Even with that in the back of my mind, I decided I wanted to get him something and I set my sights on a portrait by a street artist. Now everyone knows the easiest place to find a street artist in New York City is in the dreaded, the evil, the congested, the overwhelming Times Square (tourists love that place but locals abhor it).

So I grabbed a favorite photo of Timo and I, hopped on my bike, and pedaled off in the direction of my dreams. First mistake of the day: wearing a skirt to bike. I am not the most experienced biker so holding the blowing skirt down with one hand was not an option. So there I was, dodging traffic with my skirt flying up around my head.

I arrived in Times Square without any major mishaps and set off to find an artist. Many of these artists strictly do caricatures which I cannot stand. I don’t understand for the life of me why anyone would want their most recognizable and/or embarrassing feature exaggerated in a picture but I digress.

Finally, I found a group of three men who seemed pretty promising. Not only did they say they could draw a lifelike version of my picture but they had examples of their work to prove it (I knew it was really their work because one of them was drawing a portrait of a picture and it was breathtaking!).
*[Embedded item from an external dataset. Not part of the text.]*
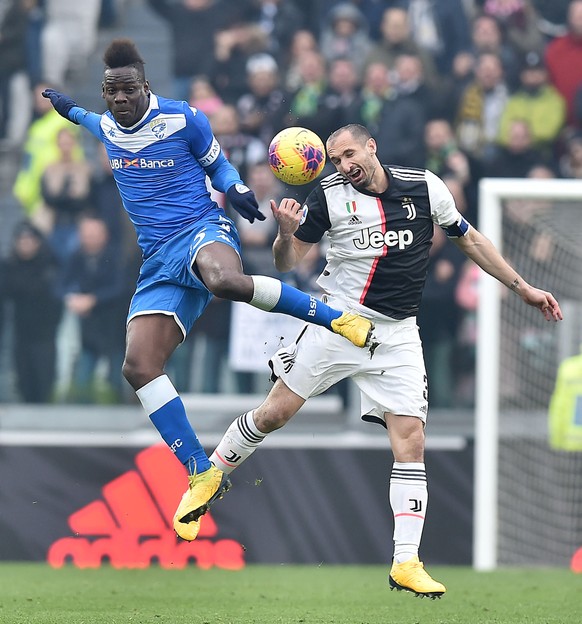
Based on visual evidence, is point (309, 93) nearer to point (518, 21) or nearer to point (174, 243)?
point (518, 21)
So I haggled the price of a portrait down from $80 a head (yikes!) to $30 for two heads and sat down to watch the magic happen.

Forty-five minutes later I had a giant portrait of Timo and I that looked like Timo and some random girl with a giant shnoz and a Jay Leno chin…lovely. As I begrudgingly dug around in my wallet for the $30, the artist told me I would need to buy a frame because the charcoal drawing would smear. Naturally the “frame” (a cheap piece of plastic surrounded by matting) was $20 because he “has to buy them himself.” Twenty freakin dollars. I knew it was bull but I needed that plastic cover and there was no other place in Times Square to get one. Mistake number two: I bought the damn matting for $20.

The magic happening

Knowing I had been hustled, I hurriedly paid the man $50 (my entire month’s stipend), grabbed the painting, and rode off. I got about three blocks away when I realized that biking with a ginormous picture in my hand was not going to work. Mistake number three: biking with ginormous picture in my hand. As I slowly pedaled with the picture precariously hanging on my handlebars, a car pulled in front of me and I tried to brake. Too late. I hit it and it sped away. With that, the biking ended and I walked the rest of the way home, sweaty, irritated, and discouraged.

Three hours later and $50 lighter I sat at home in my AC, the picture turned backwards on my mantle because it made me sick to look at. Good thing dear Timo is a good natured fellow who can manage my mishaps with a smile and an, “Oh honey, you’re book smart but you’re not very life smart.” Ahh, sweet nothings in my ear.

The lovely portrait now sits in his room…at his parents’ house…8 hours away from where he lives. It’s funny how the most expensive gift I’ve ever given him is also the most unfortunate. It may not have turned out like I pictured it in my head but this gift will certainly be memorable. Oh the things we do for love.